Но ему я сказала: «Бежим!» Мы вдвоём
побежали, проваливаясь в снег густой.
И осыпалось солнышко за окоём.
Залезай, пёс, в машину, поедем домой.
(Есть такое местечко, кто знает маршрут,
там, где Ольгинский пост в Арзамас скользкий путь,
есть деревня Елховка, правее вот тут,
там Целебная Горка, ложись ей на грудь!
И все хвори исчезнут, растают, пройдут.)
Там ветра из Голгофы, разбойный сквозняк.
После взял пёс, состарился, что же ты так?
Погляди, я не старюсь – косметика, крем,
не курю и не пью и немного я ем.
И ни как ты – картоху, хлеб, сосиску вразброс!
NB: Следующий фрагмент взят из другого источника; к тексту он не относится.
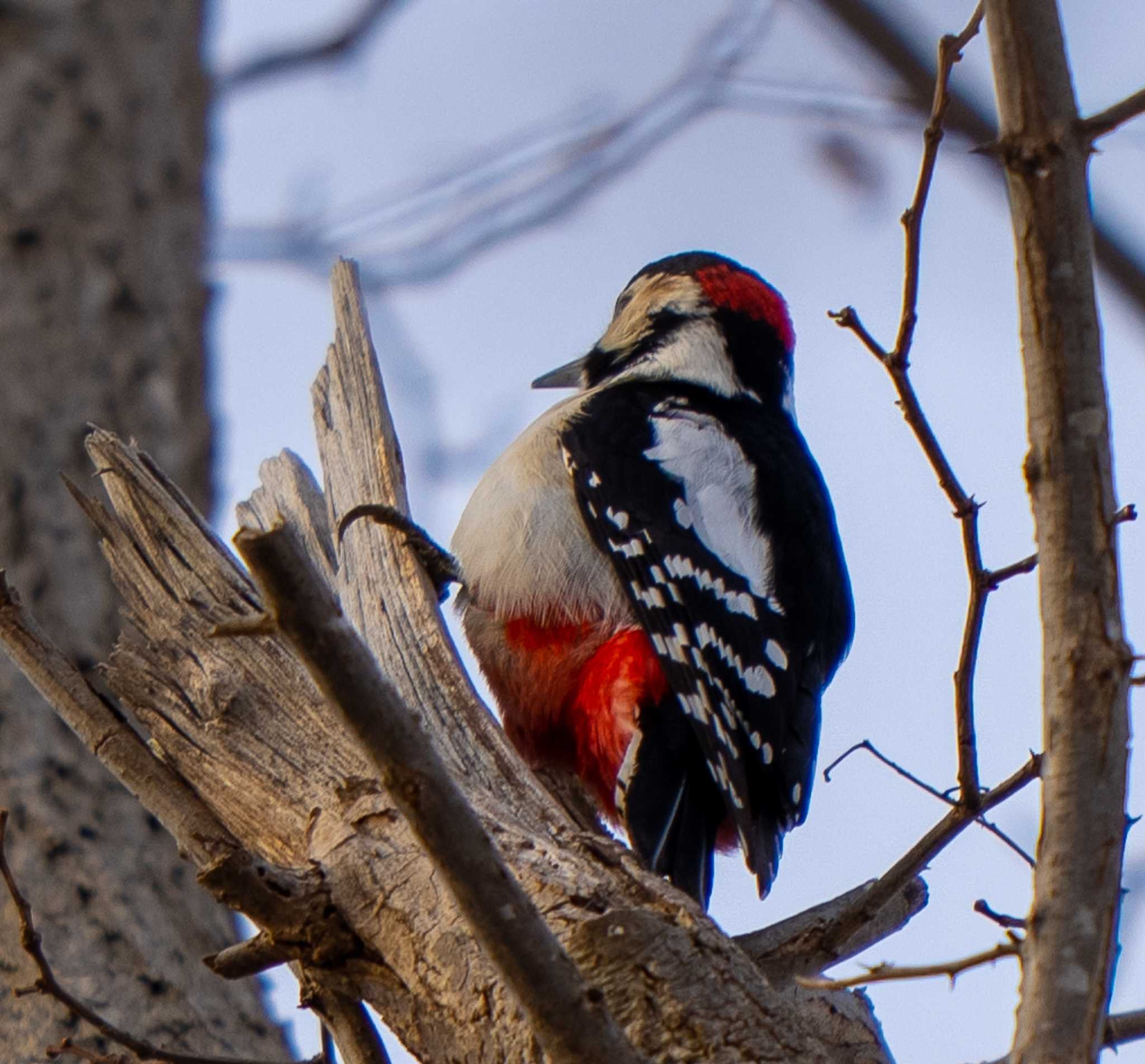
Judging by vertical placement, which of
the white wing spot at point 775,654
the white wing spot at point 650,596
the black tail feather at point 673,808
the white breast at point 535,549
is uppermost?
the white breast at point 535,549

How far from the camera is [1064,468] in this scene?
1.25 meters

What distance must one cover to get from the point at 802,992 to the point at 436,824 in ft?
2.85

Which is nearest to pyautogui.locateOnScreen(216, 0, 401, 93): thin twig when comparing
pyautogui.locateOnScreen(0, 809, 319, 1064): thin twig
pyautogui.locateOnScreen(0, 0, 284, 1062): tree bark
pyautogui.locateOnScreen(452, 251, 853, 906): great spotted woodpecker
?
pyautogui.locateOnScreen(0, 0, 284, 1062): tree bark

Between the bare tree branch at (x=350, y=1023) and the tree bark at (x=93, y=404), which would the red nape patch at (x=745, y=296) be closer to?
the tree bark at (x=93, y=404)

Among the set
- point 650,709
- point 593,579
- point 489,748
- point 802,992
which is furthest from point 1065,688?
point 593,579

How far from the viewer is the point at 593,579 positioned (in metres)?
3.05

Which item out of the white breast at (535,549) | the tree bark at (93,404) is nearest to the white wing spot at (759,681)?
the white breast at (535,549)

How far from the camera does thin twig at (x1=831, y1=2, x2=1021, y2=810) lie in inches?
65.2

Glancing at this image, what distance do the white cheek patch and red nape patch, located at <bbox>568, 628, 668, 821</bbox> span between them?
24 centimetres

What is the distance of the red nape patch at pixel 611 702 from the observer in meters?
2.79

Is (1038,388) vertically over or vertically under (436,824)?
over

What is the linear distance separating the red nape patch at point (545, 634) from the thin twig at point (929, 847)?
1.03m

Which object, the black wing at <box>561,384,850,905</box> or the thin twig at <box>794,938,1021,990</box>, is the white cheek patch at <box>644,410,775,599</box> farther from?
the thin twig at <box>794,938,1021,990</box>

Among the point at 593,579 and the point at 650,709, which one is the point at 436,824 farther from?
the point at 593,579
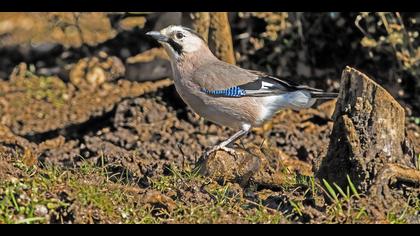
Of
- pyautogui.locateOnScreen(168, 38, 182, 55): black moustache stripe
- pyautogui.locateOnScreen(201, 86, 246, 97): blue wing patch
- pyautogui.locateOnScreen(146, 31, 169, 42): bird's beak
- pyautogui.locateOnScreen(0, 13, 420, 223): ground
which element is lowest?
pyautogui.locateOnScreen(0, 13, 420, 223): ground

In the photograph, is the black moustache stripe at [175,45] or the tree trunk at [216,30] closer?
the black moustache stripe at [175,45]

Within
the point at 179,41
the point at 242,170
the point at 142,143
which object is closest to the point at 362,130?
the point at 242,170

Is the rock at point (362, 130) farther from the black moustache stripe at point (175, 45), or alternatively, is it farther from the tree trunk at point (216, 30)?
the tree trunk at point (216, 30)

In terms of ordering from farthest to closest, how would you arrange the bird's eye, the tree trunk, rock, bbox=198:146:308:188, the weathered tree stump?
1. the tree trunk
2. the bird's eye
3. rock, bbox=198:146:308:188
4. the weathered tree stump

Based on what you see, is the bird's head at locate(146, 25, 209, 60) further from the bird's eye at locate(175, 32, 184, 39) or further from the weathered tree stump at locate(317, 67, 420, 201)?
the weathered tree stump at locate(317, 67, 420, 201)

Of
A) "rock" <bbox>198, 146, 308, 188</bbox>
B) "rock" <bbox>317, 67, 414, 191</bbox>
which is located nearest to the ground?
"rock" <bbox>198, 146, 308, 188</bbox>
Ты мой пес. Мой собака. Мой плюшевый нос…
***
Расскажу, как обещала, виденное воочию,
здесь трава-мурава, берега кисейные, реки молочные,
как бы ни диета – брала бы себе молока,
натирала лицо бы я, шею им, грудь и бока,
Маяковский сказал, что красивый, ему двадцать два,
а мне около ста, я иду, я красивая тоже,
как Владимир Владимирович, как трава-мурава
как река, что кисель, молоко да творожник.
Раскудахтались: Россия такая, Россия сякая, Россия есть дно…
А хотя бы и так – я люблю её дно небоскрёбное!
Дно небесное, синее, дно что льняно, что рядно.
Перекрёсток с распятием словно единоутробные.
Да, у нас и купель-то одна, и вода одна: прорубь холодная!